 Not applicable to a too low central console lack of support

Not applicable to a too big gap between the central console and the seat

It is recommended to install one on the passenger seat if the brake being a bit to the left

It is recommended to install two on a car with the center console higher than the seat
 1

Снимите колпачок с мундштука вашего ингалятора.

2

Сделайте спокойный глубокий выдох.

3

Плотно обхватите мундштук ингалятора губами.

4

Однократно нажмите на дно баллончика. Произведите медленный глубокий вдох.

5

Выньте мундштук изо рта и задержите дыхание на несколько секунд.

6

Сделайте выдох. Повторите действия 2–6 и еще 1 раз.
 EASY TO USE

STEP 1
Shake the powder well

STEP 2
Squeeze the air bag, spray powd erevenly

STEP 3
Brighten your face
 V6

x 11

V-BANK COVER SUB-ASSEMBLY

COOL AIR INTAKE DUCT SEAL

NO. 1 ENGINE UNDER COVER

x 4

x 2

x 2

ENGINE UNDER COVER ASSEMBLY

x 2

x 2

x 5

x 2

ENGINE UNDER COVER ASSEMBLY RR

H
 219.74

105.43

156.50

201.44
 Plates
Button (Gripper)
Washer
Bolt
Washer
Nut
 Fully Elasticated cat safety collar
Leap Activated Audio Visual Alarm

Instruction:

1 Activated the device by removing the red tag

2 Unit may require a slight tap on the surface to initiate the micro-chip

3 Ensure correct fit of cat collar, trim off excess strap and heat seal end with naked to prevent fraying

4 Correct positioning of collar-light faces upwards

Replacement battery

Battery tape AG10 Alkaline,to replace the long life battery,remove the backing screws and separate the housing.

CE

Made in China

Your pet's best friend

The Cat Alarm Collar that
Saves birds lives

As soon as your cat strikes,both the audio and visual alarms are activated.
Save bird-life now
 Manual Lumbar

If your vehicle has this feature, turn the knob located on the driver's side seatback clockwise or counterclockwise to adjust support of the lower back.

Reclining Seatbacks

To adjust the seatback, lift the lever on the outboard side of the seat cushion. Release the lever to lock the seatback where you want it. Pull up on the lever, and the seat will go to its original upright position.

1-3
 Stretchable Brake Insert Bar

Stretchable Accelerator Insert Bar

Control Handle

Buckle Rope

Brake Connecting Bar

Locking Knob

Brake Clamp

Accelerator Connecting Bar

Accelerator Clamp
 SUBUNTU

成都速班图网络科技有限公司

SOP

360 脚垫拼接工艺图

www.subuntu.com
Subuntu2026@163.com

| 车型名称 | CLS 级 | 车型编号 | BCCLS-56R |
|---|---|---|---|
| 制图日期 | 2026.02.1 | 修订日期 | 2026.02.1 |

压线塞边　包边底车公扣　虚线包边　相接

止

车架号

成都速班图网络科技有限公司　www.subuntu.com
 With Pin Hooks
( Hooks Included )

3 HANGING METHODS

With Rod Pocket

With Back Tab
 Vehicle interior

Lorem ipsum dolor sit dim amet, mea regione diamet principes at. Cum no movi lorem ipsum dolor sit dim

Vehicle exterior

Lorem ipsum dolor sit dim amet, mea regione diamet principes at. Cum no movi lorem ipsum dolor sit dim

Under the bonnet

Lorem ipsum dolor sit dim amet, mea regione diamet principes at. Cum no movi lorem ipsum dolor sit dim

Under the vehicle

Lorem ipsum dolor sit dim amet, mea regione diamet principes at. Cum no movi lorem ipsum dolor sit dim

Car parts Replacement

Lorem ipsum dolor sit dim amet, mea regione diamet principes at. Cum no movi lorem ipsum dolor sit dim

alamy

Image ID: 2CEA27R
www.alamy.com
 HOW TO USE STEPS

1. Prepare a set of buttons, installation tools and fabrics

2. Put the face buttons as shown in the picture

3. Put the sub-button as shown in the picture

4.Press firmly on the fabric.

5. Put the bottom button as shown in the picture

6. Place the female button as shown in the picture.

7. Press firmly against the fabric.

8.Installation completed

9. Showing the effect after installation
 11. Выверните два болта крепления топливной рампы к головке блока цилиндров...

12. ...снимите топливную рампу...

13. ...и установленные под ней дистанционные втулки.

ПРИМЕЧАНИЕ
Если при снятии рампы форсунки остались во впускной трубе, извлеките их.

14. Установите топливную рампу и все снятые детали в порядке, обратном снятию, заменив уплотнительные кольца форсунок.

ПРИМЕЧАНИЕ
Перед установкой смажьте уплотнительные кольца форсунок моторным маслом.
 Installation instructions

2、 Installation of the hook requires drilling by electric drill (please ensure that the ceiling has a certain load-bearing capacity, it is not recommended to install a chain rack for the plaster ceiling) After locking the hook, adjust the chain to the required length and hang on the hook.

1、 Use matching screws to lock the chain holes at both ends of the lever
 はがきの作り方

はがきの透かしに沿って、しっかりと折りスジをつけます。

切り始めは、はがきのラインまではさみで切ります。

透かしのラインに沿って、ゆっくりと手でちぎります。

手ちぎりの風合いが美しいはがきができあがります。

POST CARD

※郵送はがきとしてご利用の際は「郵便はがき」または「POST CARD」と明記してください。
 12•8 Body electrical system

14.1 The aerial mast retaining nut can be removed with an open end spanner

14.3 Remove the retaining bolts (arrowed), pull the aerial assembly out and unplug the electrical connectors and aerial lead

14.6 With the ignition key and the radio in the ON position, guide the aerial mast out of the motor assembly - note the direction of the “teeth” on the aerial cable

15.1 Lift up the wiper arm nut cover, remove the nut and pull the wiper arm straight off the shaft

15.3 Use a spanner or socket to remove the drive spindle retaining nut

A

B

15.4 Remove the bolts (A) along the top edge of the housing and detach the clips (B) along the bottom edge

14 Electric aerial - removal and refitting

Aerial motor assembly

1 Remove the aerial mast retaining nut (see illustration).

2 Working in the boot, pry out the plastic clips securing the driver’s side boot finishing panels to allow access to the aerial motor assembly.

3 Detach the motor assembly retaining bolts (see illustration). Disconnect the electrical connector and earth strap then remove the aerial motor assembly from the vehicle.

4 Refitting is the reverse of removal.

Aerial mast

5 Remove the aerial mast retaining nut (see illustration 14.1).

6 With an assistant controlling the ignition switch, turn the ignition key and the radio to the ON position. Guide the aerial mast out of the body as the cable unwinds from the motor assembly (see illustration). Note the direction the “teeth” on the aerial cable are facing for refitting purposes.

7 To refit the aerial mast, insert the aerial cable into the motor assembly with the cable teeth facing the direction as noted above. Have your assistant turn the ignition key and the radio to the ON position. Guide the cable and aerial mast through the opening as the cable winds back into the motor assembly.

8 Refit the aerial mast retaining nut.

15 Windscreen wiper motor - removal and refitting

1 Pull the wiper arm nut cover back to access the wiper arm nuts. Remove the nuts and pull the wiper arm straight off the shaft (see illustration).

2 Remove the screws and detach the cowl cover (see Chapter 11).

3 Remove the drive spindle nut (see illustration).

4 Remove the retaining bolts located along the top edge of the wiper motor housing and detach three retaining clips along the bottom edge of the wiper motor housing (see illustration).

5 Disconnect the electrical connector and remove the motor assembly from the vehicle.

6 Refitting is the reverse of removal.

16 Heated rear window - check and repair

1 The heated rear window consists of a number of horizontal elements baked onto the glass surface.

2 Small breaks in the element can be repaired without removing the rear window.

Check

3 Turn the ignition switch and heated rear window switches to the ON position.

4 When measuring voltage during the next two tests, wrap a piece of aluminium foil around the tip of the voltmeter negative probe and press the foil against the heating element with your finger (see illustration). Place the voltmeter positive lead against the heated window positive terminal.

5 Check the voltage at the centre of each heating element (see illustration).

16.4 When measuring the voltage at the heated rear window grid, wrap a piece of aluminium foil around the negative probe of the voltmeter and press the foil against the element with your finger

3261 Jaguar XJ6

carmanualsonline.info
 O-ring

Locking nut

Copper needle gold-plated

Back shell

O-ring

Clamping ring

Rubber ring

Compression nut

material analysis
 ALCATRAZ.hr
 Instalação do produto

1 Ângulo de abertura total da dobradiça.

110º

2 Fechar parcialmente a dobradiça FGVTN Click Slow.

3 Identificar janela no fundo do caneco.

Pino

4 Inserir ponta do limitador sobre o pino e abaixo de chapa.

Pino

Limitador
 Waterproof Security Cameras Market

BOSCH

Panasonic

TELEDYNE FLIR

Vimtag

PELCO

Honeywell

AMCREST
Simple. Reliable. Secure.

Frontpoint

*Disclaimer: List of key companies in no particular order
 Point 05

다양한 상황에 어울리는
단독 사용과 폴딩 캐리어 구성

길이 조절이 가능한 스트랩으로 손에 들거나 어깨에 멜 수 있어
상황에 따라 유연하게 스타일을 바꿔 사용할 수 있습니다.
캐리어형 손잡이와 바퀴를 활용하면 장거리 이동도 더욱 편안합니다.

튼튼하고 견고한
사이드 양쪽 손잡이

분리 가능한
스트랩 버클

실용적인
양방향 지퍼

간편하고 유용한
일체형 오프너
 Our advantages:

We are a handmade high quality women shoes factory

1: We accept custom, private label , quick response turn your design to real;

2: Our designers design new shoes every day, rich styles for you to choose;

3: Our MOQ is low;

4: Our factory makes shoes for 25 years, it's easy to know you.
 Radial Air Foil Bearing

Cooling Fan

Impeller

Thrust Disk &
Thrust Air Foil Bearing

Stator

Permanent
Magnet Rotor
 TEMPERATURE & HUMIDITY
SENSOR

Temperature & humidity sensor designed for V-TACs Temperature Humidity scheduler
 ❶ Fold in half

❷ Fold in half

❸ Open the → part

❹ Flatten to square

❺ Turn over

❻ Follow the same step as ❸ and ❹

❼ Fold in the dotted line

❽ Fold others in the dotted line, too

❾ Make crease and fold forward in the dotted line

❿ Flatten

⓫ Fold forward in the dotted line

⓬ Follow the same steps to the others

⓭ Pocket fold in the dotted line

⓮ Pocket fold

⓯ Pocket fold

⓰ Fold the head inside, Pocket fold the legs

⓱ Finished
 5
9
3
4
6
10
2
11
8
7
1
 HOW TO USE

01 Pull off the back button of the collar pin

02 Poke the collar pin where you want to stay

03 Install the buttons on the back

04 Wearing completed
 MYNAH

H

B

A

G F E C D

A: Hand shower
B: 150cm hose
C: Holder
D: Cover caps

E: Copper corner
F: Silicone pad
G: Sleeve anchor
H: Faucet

######

▶ **EXERCISE**:
Output exactly the line containing "❺ Turn over" together with every line after it, ending at the final line of the entries.

▶ **SOLUTION FOR THIS EXERCISE**:
❺ Turn over

❻ Follow the same step as ❸ and ❹

❼ Fold in the dotted line

❽ Fold others in the dotted line, too

❾ Make crease and fold forward in the dotted line

❿ Flatten

⓫ Fold forward in the dotted line

⓬ Follow the same steps to the others

⓭ Pocket fold in the dotted line

⓮ Pocket fold

⓯ Pocket fold

⓰ Fold the head inside, Pocket fold the legs

⓱ Finished
 5
9
3
4
6
10
2
11
8
7
1
 HOW TO USE

01 Pull off the back button of the collar pin

02 Poke the collar pin where you want to stay

03 Install the buttons on the back

04 Wearing completed
 MYNAH

H

B

A

G F E C D

A: Hand shower
B: 150cm hose
C: Holder
D: Cover caps

E: Copper corner
F: Silicone pad
G: Sleeve anchor
H: Faucet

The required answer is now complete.